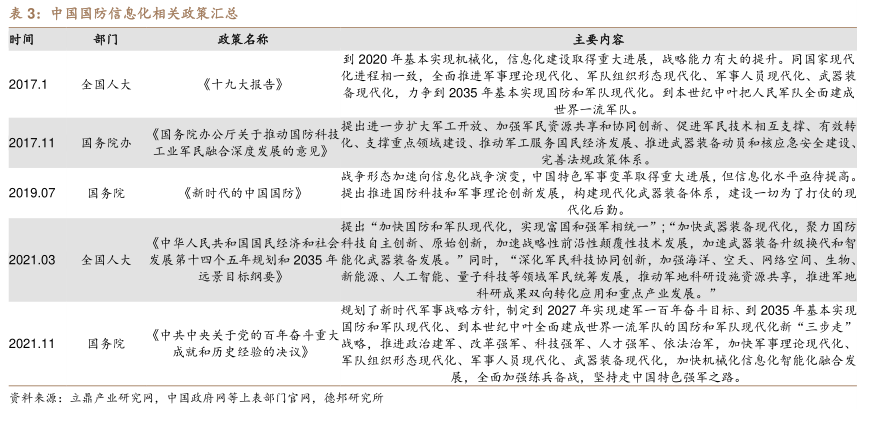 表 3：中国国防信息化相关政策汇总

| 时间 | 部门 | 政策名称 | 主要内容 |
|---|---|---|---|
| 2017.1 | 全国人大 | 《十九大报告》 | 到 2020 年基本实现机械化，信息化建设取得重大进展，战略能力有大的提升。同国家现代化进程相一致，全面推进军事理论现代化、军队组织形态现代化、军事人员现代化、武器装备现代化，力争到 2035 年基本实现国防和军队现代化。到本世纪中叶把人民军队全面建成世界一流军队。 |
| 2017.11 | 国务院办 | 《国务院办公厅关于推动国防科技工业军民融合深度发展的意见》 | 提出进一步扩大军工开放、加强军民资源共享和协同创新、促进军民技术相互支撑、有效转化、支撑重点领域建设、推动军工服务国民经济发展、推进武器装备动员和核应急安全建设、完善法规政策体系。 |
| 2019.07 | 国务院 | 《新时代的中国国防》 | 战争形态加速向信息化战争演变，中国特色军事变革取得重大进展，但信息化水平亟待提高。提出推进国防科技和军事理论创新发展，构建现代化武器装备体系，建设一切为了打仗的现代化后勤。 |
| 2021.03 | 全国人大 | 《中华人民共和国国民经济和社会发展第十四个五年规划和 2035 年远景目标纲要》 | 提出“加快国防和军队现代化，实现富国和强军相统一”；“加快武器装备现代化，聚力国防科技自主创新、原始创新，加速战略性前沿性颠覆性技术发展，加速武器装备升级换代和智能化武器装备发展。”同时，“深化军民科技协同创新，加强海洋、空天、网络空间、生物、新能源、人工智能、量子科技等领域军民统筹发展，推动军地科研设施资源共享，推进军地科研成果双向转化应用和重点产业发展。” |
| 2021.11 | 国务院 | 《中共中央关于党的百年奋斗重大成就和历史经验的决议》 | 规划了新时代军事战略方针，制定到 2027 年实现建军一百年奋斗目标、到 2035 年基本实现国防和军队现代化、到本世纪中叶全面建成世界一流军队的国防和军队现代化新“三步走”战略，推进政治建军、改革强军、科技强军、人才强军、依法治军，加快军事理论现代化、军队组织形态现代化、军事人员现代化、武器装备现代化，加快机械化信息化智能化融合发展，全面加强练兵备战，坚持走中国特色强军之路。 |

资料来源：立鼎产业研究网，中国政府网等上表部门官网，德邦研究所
========================
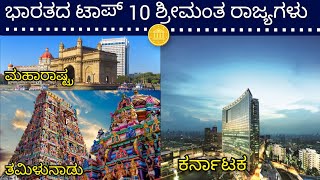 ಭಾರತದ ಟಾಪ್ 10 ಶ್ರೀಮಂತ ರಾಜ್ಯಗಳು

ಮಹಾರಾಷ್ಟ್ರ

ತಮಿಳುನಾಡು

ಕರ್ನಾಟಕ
========================
Task brief:
Copy exactly, without pictures, the lines above from the one with "表 3：中国国防信息化相关政策汇总" down to the one with "资料来源：立鼎产业研究网，中国政府网等上表部门官网，德邦研究所", inclusive.

Response to the exercise:
 表 3：中国国防信息化相关政策汇总

| 时间 | 部门 | 政策名称 | 主要内容 |
|---|---|---|---|
| 2017.1 | 全国人大 | 《十九大报告》 | 到 2020 年基本实现机械化，信息化建设取得重大进展，战略能力有大的提升。同国家现代化进程相一致，全面推进军事理论现代化、军队组织形态现代化、军事人员现代化、武器装备现代化，力争到 2035 年基本实现国防和军队现代化。到本世纪中叶把人民军队全面建成世界一流军队。 |
| 2017.11 | 国务院办 | 《国务院办公厅关于推动国防科技工业军民融合深度发展的意见》 | 提出进一步扩大军工开放、加强军民资源共享和协同创新、促进军民技术相互支撑、有效转化、支撑重点领域建设、推动军工服务国民经济发展、推进武器装备动员和核应急安全建设、完善法规政策体系。 |
| 2019.07 | 国务院 | 《新时代的中国国防》 | 战争形态加速向信息化战争演变，中国特色军事变革取得重大进展，但信息化水平亟待提高。提出推进国防科技和军事理论创新发展，构建现代化武器装备体系，建设一切为了打仗的现代化后勤。 |
| 2021.03 | 全国人大 | 《中华人民共和国国民经济和社会发展第十四个五年规划和 2035 年远景目标纲要》 | 提出“加快国防和军队现代化，实现富国和强军相统一”；“加快武器装备现代化，聚力国防科技自主创新、原始创新，加速战略性前沿性颠覆性技术发展，加速武器装备升级换代和智能化武器装备发展。”同时，“深化军民科技协同创新，加强海洋、空天、网络空间、生物、新能源、人工智能、量子科技等领域军民统筹发展，推动军地科研设施资源共享，推进军地科研成果双向转化应用和重点产业发展。” |
| 2021.11 | 国务院 | 《中共中央关于党的百年奋斗重大成就和历史经验的决议》 | 规划了新时代军事战略方针，制定到 2027 年实现建军一百年奋斗目标、到 2035 年基本实现国防和军队现代化、到本世纪中叶全面建成世界一流军队的国防和军队现代化新“三步走”战略，推进政治建军、改革强军、科技强军、人才强军、依法治军，加快军事理论现代化、军队组织形态现代化、军事人员现代化、武器装备现代化，加快机械化信息化智能化融合发展，全面加强练兵备战，坚持走中国特色强军之路。 |

资料来源：立鼎产业研究网，中国政府网等上表部门官网，德邦研究所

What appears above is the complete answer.